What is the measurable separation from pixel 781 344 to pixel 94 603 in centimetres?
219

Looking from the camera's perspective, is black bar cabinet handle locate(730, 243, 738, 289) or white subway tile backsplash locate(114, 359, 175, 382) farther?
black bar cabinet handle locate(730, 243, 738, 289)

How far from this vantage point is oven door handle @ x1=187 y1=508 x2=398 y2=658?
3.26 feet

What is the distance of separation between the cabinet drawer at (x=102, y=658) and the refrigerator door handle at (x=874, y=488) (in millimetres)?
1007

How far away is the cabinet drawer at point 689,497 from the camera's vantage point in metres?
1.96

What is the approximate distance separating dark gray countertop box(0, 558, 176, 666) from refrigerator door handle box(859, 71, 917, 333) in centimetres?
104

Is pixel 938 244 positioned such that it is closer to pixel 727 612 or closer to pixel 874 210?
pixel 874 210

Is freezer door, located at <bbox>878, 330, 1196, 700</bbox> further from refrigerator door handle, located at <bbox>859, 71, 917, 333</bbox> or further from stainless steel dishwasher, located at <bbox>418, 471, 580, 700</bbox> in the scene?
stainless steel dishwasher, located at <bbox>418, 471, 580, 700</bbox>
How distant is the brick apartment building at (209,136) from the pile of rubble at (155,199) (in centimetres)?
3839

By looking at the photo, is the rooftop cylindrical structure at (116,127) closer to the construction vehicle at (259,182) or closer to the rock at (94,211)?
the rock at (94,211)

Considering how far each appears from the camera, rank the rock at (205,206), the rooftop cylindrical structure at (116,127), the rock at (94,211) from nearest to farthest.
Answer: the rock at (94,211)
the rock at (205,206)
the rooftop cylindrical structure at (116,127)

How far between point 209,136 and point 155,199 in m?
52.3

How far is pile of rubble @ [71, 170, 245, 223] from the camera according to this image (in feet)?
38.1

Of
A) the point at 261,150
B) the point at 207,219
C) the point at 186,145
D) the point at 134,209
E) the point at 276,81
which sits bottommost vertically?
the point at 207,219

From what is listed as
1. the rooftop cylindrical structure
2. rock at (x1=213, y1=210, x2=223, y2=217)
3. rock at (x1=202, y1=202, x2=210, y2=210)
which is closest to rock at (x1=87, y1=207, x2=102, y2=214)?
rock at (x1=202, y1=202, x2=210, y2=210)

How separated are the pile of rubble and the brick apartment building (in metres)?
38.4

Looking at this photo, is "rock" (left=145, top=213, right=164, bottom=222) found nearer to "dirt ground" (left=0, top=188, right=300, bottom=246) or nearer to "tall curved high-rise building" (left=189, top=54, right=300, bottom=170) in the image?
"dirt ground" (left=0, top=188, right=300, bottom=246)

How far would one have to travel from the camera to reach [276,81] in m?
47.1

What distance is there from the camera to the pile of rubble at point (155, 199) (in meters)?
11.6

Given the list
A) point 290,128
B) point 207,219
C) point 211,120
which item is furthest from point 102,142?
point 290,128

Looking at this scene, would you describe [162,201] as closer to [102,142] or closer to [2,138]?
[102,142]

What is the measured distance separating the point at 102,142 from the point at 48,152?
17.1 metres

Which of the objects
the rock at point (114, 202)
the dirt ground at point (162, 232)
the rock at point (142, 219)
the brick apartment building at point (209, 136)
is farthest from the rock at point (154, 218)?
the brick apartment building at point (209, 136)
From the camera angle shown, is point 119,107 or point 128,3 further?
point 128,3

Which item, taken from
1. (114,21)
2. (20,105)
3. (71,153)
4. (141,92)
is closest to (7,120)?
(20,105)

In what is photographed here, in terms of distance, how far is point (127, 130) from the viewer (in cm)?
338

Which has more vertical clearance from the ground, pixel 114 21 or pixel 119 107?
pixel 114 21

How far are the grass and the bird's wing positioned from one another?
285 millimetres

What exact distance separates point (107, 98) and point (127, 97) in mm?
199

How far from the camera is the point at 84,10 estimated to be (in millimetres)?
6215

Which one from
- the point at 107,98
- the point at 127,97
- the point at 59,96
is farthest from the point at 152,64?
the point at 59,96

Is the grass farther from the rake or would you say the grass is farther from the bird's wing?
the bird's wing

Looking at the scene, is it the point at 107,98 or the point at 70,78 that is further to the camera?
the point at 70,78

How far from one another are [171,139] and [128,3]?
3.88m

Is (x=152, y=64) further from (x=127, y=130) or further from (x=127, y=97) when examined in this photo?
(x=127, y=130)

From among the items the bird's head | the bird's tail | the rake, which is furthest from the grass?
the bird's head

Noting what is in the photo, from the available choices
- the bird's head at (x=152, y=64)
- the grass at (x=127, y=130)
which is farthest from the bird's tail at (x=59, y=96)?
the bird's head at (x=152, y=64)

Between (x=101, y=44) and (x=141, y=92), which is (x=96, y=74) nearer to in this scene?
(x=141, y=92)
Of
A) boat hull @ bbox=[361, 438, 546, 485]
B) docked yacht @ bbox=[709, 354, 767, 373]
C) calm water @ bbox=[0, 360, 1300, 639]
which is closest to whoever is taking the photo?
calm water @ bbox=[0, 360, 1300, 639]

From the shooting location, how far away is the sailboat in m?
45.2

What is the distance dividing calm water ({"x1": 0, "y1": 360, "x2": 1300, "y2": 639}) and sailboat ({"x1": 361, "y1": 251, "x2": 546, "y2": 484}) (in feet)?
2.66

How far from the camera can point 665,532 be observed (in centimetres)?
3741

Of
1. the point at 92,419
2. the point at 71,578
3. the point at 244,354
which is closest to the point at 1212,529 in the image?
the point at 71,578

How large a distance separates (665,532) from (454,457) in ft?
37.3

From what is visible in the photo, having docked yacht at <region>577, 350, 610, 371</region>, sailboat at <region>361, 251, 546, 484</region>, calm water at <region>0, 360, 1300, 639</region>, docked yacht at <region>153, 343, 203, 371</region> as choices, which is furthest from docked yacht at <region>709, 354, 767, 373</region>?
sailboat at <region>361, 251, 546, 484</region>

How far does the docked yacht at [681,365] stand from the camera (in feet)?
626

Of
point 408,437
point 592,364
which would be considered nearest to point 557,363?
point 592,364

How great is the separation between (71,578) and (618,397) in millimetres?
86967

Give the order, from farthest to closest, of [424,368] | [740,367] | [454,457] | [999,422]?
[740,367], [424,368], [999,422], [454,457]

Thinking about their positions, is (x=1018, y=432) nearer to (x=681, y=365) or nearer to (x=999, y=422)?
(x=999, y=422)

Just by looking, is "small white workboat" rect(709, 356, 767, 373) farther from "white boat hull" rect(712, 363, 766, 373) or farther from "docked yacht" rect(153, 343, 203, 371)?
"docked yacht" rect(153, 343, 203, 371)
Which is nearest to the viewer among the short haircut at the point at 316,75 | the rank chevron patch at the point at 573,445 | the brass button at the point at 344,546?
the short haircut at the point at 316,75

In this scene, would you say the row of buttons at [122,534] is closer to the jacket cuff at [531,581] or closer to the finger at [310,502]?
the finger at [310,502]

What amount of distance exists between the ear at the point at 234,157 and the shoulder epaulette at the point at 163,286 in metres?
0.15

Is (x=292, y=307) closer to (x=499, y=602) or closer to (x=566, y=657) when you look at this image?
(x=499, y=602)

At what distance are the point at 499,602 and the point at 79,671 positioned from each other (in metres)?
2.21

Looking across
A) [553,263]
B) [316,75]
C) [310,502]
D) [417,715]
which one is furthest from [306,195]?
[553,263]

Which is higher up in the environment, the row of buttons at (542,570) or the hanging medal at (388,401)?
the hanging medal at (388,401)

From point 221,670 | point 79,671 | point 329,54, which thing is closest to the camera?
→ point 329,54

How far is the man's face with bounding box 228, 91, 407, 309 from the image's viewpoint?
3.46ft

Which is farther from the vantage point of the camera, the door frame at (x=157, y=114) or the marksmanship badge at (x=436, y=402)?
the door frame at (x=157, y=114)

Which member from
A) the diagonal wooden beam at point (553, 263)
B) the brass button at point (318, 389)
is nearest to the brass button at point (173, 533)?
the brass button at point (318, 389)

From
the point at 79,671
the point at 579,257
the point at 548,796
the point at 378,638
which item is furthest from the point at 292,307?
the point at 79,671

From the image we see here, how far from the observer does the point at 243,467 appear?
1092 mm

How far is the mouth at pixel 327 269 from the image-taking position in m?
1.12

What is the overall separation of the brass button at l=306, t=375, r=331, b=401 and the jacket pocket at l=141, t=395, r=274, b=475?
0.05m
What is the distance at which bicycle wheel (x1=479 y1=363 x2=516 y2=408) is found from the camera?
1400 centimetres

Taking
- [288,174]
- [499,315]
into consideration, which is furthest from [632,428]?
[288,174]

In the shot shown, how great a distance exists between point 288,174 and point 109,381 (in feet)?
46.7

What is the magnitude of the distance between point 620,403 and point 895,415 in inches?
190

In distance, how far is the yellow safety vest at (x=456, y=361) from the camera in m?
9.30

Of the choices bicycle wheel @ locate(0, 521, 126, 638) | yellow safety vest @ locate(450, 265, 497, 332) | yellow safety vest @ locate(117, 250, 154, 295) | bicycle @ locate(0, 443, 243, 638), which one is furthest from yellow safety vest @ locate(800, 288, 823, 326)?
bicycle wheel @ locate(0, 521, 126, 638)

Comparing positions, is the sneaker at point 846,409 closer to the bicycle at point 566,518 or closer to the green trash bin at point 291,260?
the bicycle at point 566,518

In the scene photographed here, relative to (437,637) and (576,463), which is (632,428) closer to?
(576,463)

----------------------------------------

Can you rewrite the stretch of the data from the line containing "Comparing positions, is" through the end as a numbered list, leaving out any blank lines?

1. Comparing positions, is the sneaker at point 846,409 closer to the bicycle at point 566,518 or closer to the green trash bin at point 291,260?
2. the bicycle at point 566,518
3. In the scene photographed here, relative to (437,637) and (576,463), which is (632,428) closer to?
4. (576,463)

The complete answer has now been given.